Hace de Cern, donde se llevan a cabo otros emocionantes experimentos además del LHC, uno de los lugares más importantes de la física mundial. Y eso a 20 minutos en coche de las afueras del centro de Ginebra, en Suiza. Los visitantes son bienvenidos y hay museos y exposiciones en el lugar. Solo que no puede echar un vistazo a los experimentos subterráneos mientras la máquina está encendida, y se espera que así sea durante los próximos tres años. Afortunadamente, también hay mucho que ver en la superficie. Tenga en cuenta que hay un largo tiempo de espera: los recorridos son populares y, a menudo, están llenos mucho antes del día en sí. Así que asegúrese de reservar un lugar (¡gratis!) a tiempo a través del servicio de visitas.

2. Mira el péndulo de Foucault
Todos los días, hordas de turistas pasan por el Panteón de París: el majestuoso vaivén del péndulo de Foucault.

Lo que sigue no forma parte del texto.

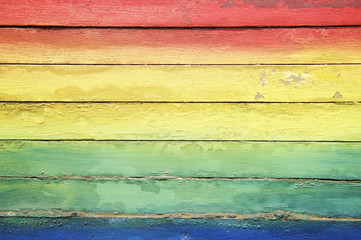 Rainbow Colors Painted on Weathered Wood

De ida y vuelta, de ida y vuelta, un movimiento cuyo ritmo, que se siente lento, en realidad dura unos 16 segundos.
Y aunque muchos en la visita pensarán en ese libro mundialmente famoso de Umberto Eco que lleva el nombre de este péndulo, la cuna de la reluciente esfera de plomo recubierta de latón celebra no las letras, sino la física.
Con este experimento, el físico francés Léon Foucault demostró en 1851 que la tierra gira; no en el Panthéon en ese momento, sino en el observatorio de París. El patrón que dibuja el péndulo oscilante (en el experimento original había arena en el suelo para mostrarlo) es el resultado de una interacción de la gravedad y la rotación de la Tierra y sigue las leyes de la física que puedes encontrar en los libros de física modernos.
El experimento muestra cómo, con nada más que el cerebro, un poco de ingenio y un puñado de matemáticas básicas, puedes revelar el movimiento de un planeta entero.

3. Visita la casa de Einstein
Con cuatro artículos profesionales en un año, Albert Einstein, incluso décadas después de su muerte, sigue siendo el físico más famoso del mundo, trastornó conceptos como el espacio, el tiempo, la masa y la energía y les dio un nuevo significado.
Con la primera de esas publicaciones (sobre el efecto fotoeléctrico) ganó un premio Nobel, en la segunda sentó las bases de los movimientos térmicos de las partículas elementales, en la tercera presentó su teoría de la relatividad especial y en la cuarta lanzó la famosa ecuación E = mc2, probablemente la única comparación que incluso hordas de no físicos pueden captar sin esfuerzo. Y todo sucedió en 1905, en 49 Kramgasse, un modesto apartamento en un segundo piso en Berna, Suiza.
Hoy esa casa es una especie de peregrinación física, en la que se relatan las condiciones de vida de Einstein. imitado con precisiónincluidas fotos familiares, un gabinete de porcelana lleno y un papel tapiz de palmeras de aspecto anticuado.

4. Almuerzo con la firma de un ganador del Premio Nobel
Si hay un premio científico con el encanto internacional de una medalla olímpica o la estatuilla de oro de los Oscar, ese es el Premio Nobel. Aquellos que quieran beber descaradamente para convertirse en la superestrella científica de los ganadores del Premio Nobel, incluidos los héroes nacionales de la física como Gerard ‘t Hooft o André Geim, harían bien en tomar un café en el bistró del Museo del Premio Nobel en Estocolmo.
Gira las sillas ligeramente chirriantes y encontrarás en blanco los autógrafos reales de los antiguos ganadores, que han puesto durante su visita al museo. Detrás del mostrador en la entrada puede solicitar una carpeta antigua (falta una versión digital) que lleva un registro de qué firma está debajo de qué asiento. Entonces todo lo que tienes que hacer es armarte de valor para preguntar a otros visitantes que beben café si puedes echar un vistazo debajo de sus asientos.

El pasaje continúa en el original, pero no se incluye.